My first attempt with ImageIO.read given an ByteArrayInputStream of said data yielded promising results at first (6 to 7 times faster), but right after posting the method, that piece of code didn't even work any longer (no idea why it did work at some point earlier). Think this has something to do with unavailable/uninitialized ImageReader or (sorry, I'm not too confident with Java and get easily lost...).

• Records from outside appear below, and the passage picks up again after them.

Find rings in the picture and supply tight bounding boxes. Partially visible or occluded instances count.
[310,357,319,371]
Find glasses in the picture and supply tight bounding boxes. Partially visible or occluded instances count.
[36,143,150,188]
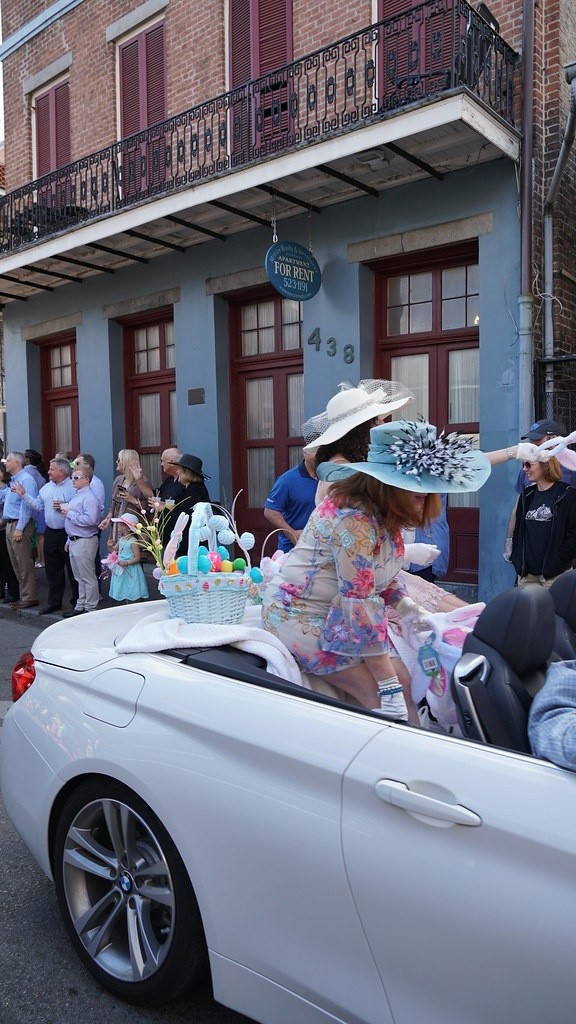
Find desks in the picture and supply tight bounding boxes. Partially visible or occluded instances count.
[17,205,84,237]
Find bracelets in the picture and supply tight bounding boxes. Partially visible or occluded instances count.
[507,448,512,460]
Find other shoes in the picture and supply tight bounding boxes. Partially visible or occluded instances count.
[39,605,62,615]
[12,601,38,608]
[63,610,84,618]
[4,595,19,603]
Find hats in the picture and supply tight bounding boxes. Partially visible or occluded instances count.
[111,513,138,532]
[317,411,491,492]
[168,454,212,480]
[301,379,415,456]
[521,420,560,440]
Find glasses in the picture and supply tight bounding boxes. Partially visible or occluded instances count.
[71,476,86,480]
[522,462,541,468]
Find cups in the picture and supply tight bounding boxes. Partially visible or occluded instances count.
[52,497,59,508]
[153,498,161,502]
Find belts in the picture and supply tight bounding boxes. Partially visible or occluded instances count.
[69,536,82,541]
[7,519,19,523]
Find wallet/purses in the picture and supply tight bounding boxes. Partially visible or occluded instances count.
[113,485,125,503]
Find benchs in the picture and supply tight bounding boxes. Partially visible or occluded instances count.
[374,3,500,116]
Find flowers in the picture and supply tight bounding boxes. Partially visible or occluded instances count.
[120,498,190,575]
[99,551,133,579]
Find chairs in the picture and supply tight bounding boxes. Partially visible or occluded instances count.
[450,583,556,753]
[540,568,576,666]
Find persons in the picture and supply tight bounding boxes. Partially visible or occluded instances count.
[527,585,576,771]
[0,447,212,617]
[262,419,492,725]
[107,513,150,604]
[400,493,451,584]
[510,451,576,588]
[503,419,576,564]
[264,432,319,552]
[303,379,550,615]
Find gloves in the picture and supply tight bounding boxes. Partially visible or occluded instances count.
[396,598,429,627]
[403,542,442,566]
[377,676,409,720]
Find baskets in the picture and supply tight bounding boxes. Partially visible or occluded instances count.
[158,572,251,624]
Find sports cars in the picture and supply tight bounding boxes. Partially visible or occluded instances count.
[0,599,575,1024]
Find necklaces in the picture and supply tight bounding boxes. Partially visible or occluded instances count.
[121,538,129,550]
[313,475,316,478]
[377,684,403,698]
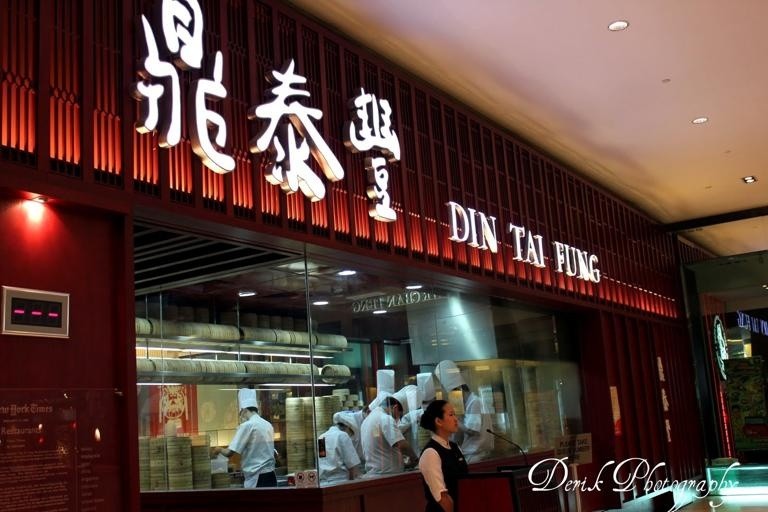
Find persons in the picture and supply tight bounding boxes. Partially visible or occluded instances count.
[214,407,277,487]
[316,384,494,486]
[418,400,469,512]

Anyways, a second attempt (without ImageIO and ByteArrayInputStreams and what not) yielded even better results. Observe:
/**
* Converts/writes a Mat into a BufferedImage.
*
* @param matrix Mat of type CV_8UC3 or CV_8UC1
* @return BufferedImage of type TYPE_3BYTE_BGR or TYPE_BYTE_GRAY
*/
public static BufferedImage matToBufferedImage(Mat matrix) {
int cols = matrix.cols();
int rows = matrix.rows();
int elemSize = (int)matrix.elemSize();
byte[] data = new byte[cols * rows * elemSize];
int type;
matrix.get(0, 0, data);
switch (matrix.channels()) {
case 1:
type = BufferedImage.TYPE_BYTE_GRAY;
break;
case 3:
type = BufferedImage.TYPE_3BYTE_BGR;
// bgr to rgb
byte b;
for(int i=0; i<data.length; i=i+3) {
b = data[i];
data[i] = data[i+2];
data[i+2] = b;
}
break;
default:
return null;
}
BufferedImage image = new BufferedImage(cols, rows, type);
image.getRaster().setDataElements(0, 0, cols, rows, data);
return image;
}
Quick benchmark results, comparing this new method to the initially posted one (converting a 640x480 Mat to BufferedImage, 10 times, then taking the average):
- with a grayscale (8-bit, 1 channels) mat: 127 times faster
- with a bgr (8-bit, 3 channels) mat: 15 times faster
Not surprisingly this is much faster than the first version (and also faster than my ImageIO experiments). But I think we might even do better, by getting rid of that i=i+3 loop which swaps the R ... (more)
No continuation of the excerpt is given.